▸ EXERCISE: Copy out the full listing exactly, omitting any picture it contains.

▸ MATERIAL FOR THIS EXERCISE:
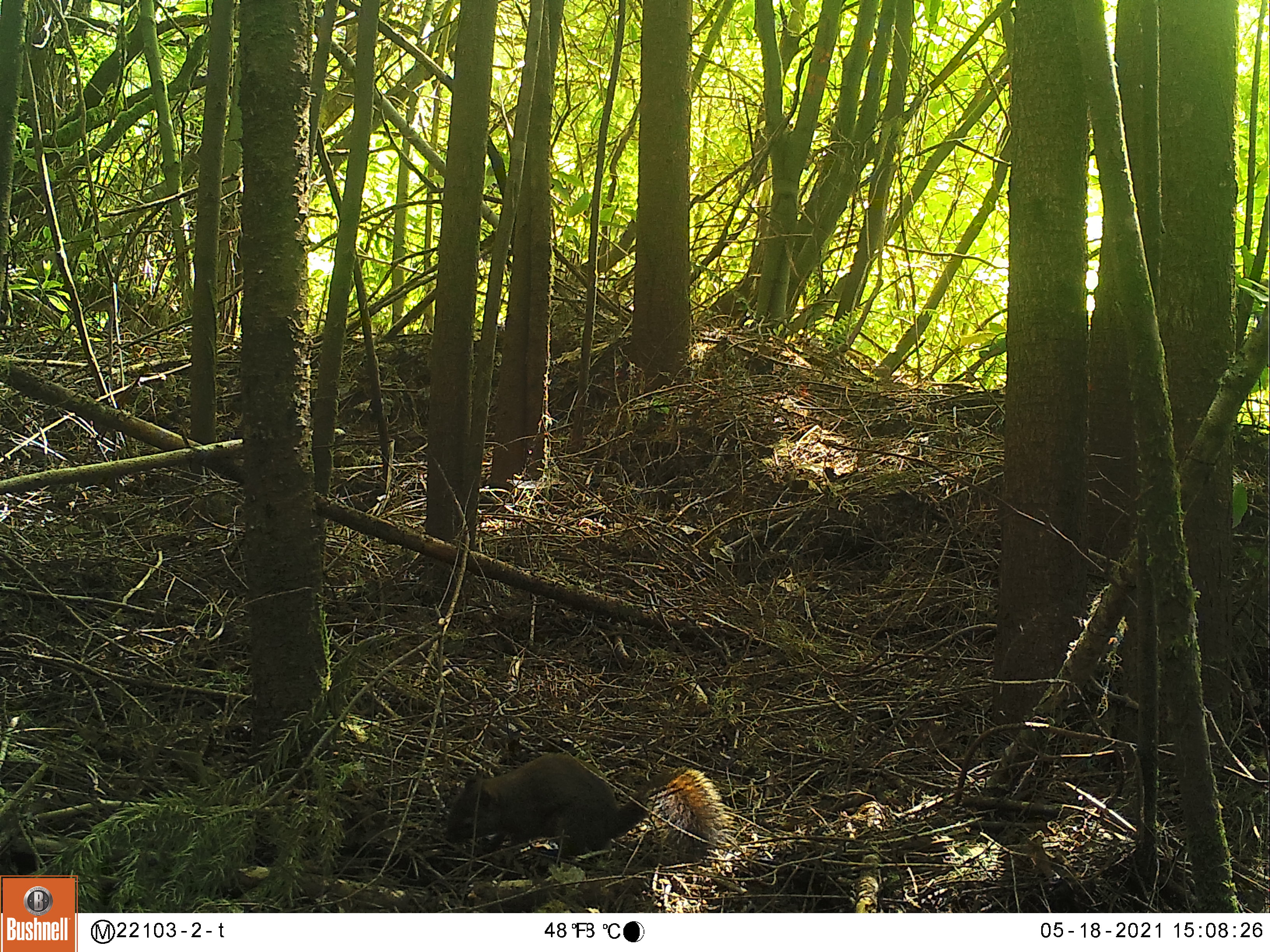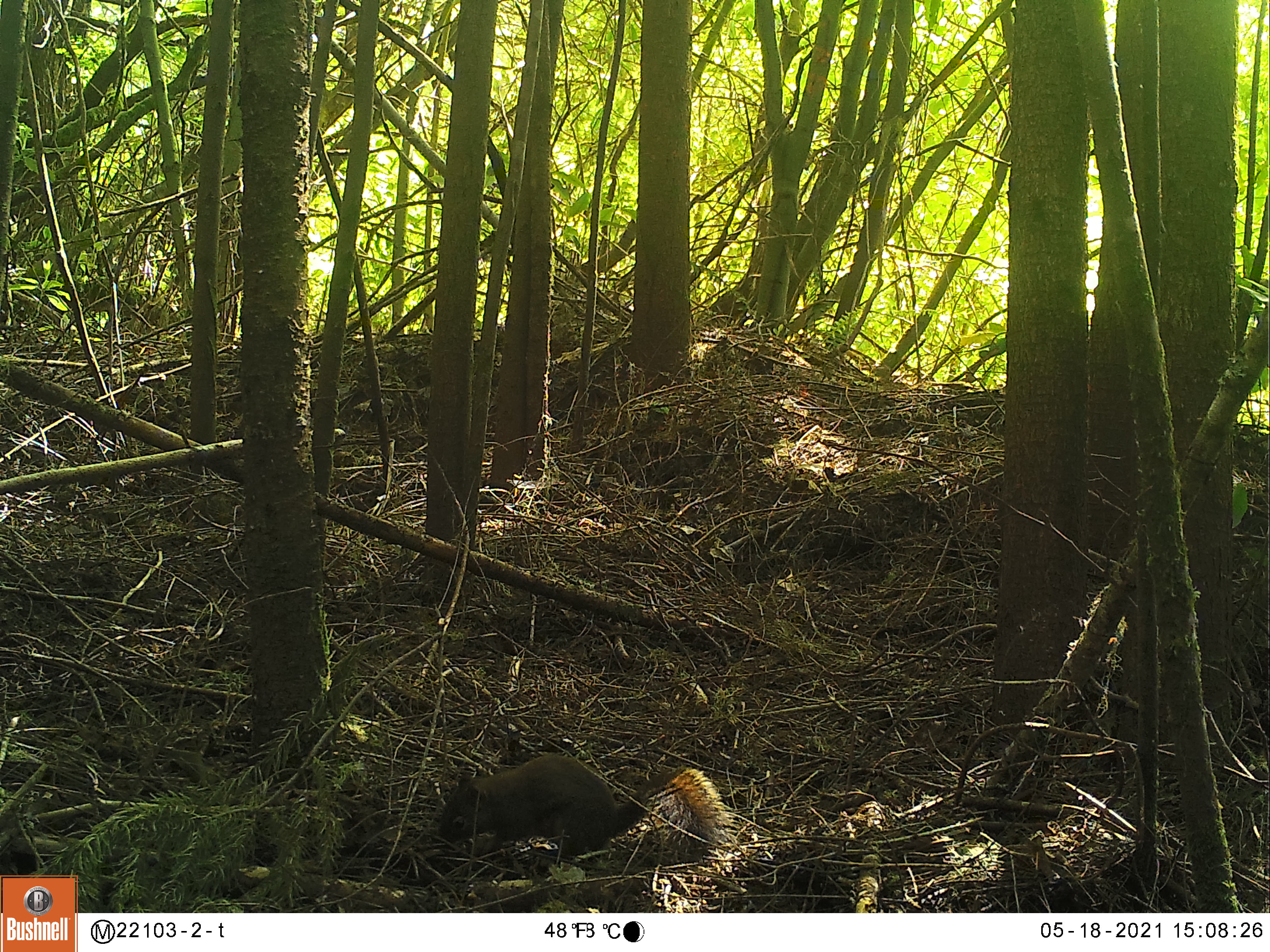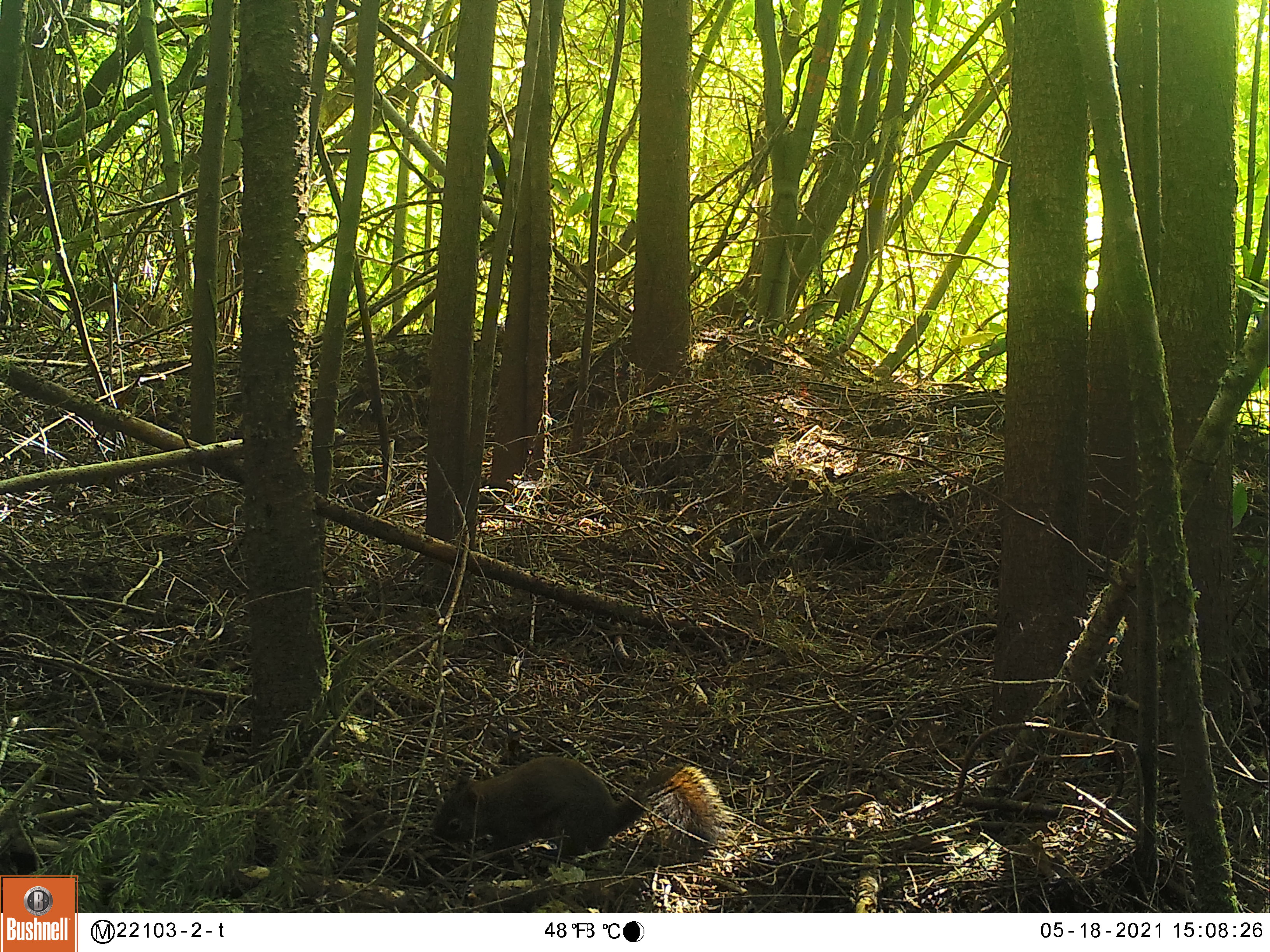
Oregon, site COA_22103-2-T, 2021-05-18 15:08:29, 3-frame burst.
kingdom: Animalia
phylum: Chordata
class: Mammalia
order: Rodentia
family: Sciuridae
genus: Tamiasciurus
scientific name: Tamiasciurus douglasii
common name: douglas squirrel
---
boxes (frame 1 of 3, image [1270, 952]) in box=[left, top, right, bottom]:
douglas squirrel: box=[425, 734, 758, 887]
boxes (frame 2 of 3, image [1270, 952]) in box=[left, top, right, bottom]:
douglas squirrel: box=[408, 737, 746, 894]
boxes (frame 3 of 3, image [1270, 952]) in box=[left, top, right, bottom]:
douglas squirrel: box=[406, 734, 745, 908]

▸ EXERCISE OUTPUT:
Oregon, site COA_22103-2-T, 2021-05-18 15:08:29, 3-frame burst.
kingdom: Animalia
phylum: Chordata
class: Mammalia
order: Rodentia
family: Sciuridae
genus: Tamiasciurus
scientific name: Tamiasciurus douglasii
common name: douglas squirrel
---
boxes (frame 1 of 3, image [1270, 952]) in box=[left, top, right, bottom]:
douglas squirrel: box=[425, 734, 758, 887]
boxes (frame 2 of 3, image [1270, 952]) in box=[left, top, right, bottom]:
douglas squirrel: box=[408, 737, 746, 894]
boxes (frame 3 of 3, image [1270, 952]) in box=[left, top, right, bottom]:
douglas squirrel: box=[406, 734, 745, 908]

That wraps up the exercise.